Hi,
I am relatively new to CUDA so I am most likely missing something here.
I provide below a code that resembles the actual kernel in terms of thread/grid sizes,
as well as program flow. The provided code also exhibits weird behavior, i.e. when typecasting
a float number to float the 100x slowdown is gone.

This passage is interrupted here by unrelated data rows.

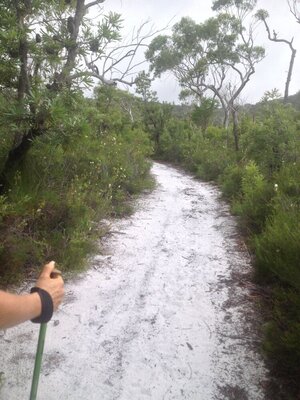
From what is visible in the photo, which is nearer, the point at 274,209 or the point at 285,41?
the point at 274,209

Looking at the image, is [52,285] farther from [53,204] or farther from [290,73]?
[290,73]

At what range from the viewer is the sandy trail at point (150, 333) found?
7.41ft

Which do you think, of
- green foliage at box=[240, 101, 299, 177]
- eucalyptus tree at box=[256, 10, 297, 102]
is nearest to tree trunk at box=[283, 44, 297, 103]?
eucalyptus tree at box=[256, 10, 297, 102]

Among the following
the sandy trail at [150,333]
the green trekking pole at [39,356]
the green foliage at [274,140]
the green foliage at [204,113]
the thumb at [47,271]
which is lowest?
the sandy trail at [150,333]

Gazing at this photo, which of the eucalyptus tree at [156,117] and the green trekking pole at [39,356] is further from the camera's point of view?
the eucalyptus tree at [156,117]

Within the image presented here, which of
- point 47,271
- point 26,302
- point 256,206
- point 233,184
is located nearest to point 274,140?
point 233,184

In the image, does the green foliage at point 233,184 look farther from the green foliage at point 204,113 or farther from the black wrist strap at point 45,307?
the green foliage at point 204,113

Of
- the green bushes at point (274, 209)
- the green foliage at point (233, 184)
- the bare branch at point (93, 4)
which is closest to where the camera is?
the green bushes at point (274, 209)

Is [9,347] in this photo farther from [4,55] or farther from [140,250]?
[4,55]

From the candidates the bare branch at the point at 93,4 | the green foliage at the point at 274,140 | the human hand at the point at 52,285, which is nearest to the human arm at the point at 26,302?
the human hand at the point at 52,285

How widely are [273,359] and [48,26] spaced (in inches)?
151

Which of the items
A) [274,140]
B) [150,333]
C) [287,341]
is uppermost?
[274,140]

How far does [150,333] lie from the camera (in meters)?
2.78

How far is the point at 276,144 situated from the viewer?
22.6 ft
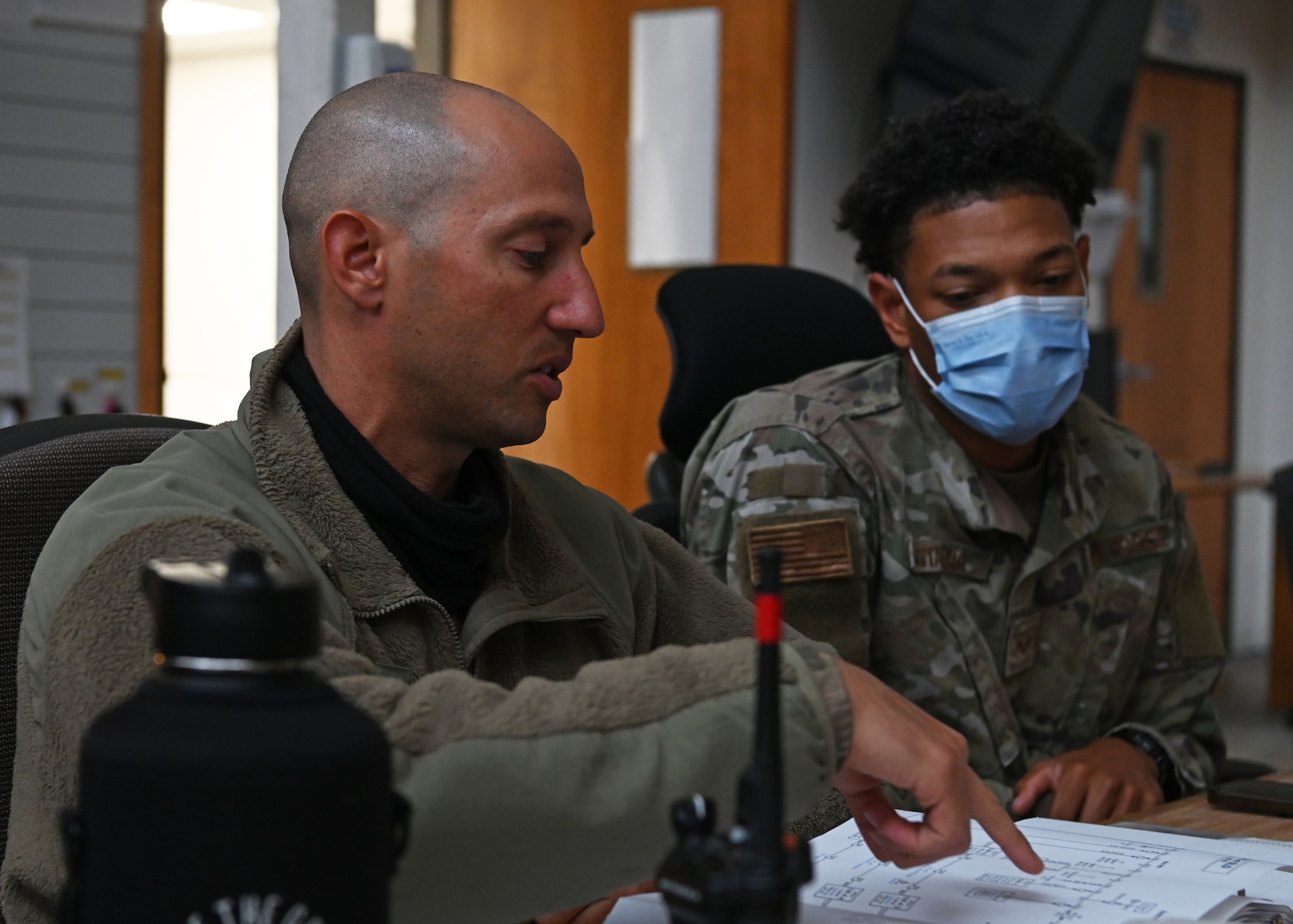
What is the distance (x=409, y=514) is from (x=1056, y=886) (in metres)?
0.52

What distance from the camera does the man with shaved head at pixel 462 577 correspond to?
72 cm

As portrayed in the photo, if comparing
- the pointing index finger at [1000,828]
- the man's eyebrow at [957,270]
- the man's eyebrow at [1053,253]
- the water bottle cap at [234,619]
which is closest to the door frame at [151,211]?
the man's eyebrow at [957,270]

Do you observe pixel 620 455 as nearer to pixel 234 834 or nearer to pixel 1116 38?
→ pixel 1116 38

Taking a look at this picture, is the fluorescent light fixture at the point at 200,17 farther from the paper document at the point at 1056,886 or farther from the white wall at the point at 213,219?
the paper document at the point at 1056,886

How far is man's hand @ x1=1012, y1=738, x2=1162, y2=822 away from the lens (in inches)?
57.5

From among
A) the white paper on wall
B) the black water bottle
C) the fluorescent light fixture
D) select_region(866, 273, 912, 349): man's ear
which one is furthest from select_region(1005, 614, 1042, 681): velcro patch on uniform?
the fluorescent light fixture

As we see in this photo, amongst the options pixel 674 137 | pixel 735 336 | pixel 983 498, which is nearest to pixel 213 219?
pixel 674 137

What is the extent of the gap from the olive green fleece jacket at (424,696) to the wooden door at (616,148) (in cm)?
317

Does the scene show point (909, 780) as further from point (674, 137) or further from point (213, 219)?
point (213, 219)

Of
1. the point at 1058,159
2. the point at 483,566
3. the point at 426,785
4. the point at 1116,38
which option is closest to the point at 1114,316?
the point at 1116,38

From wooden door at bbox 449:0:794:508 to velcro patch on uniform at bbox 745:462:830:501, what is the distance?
2435 mm

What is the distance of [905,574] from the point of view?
1759 mm

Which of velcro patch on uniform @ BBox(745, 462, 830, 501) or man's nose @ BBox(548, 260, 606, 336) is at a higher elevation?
man's nose @ BBox(548, 260, 606, 336)

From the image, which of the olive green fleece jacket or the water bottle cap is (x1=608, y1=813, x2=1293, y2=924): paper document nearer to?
the olive green fleece jacket
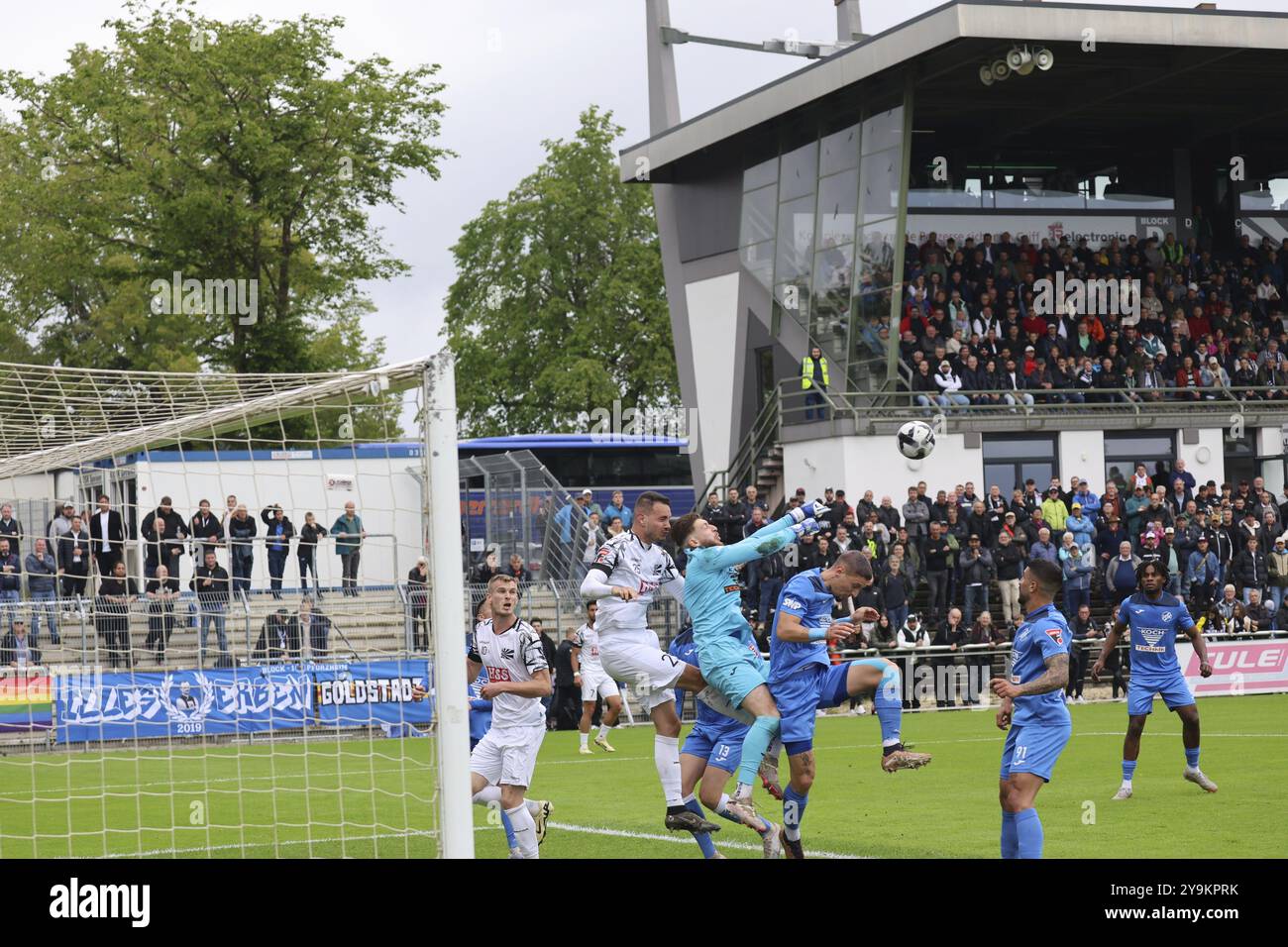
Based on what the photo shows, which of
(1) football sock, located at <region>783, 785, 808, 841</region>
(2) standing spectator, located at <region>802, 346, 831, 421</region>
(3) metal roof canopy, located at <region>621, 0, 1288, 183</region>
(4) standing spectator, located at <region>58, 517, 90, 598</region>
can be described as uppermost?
(3) metal roof canopy, located at <region>621, 0, 1288, 183</region>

I use clock() from the host side to time the kernel and
I have also verified the slowdown with visual profiler.
#include <cuda.h>
#include <stdio.h>
#define mul 1
__global__
void test(short* in, float* out, int a, int b, int c, int d, int e)
{
int pixel = threadIdx.x + blockIdx.x * blockDim.x;
if(pixel < mul * a * b * d * e)
{
float tmp = 0.0;
int id = 0;
float tmp2;
for(int i = 0; i < c; i++)
{
tmp2 = (float)in[id];
tmp = tmp + 3.32 + tmp2;//SLOW
//tmp = tmp + (float)3.32 + tmp2;//FAST
id += 328;
}
out[pixel] = tmp/(float)c;
}
}
int main()
{
int a = 100;
int b = 10;
int c = 128;
int d = 321;
int e = 161;
clock_t t1, t2;
float* d_out;
float* h_out;
short* d_in;
short* h_in;
h_out = (float*)malloc(mul * a * b * d * e * sizeof(float));
h_in = (short*)malloc(a * b * 1000 * c * sizeof(short));//normally contains data
cudaMalloc(&d_out, mul * a * b * d * e * sizeof(float));
cudaMalloc(&d_in, a * b * 1000 * c * sizeof(short));
cudaMemcpy(d_in, h_in, a * b * 1000 * c * sizeof(short), cudaMemcpyHostToDevice);
dim3 blocks((int)ceil( (float)(mul * a * b * d * e) / (float)1024));
dim3 threads_per_block(1024);
t1 = clock();
test<<<blocks, threads_per_block>>>(d_in, d_out, a, b, c, d, e);
cudaDeviceSynchronize();
t2 = clock();
cudaMemcpy(h_out, d_out, a * b * d * e * sizeof(float), cudaMemcpyDeviceToHost);
//printing some random values to make sure the result is correct
for(int i = 10032; i < 10070; i++)
{
printf("%f\n", h_out[i]);
}
printf("time: %ld\n", t2-t1);
}
Using either of the commented lines within the for loop of the kernel, result in a execution time difference of 100x.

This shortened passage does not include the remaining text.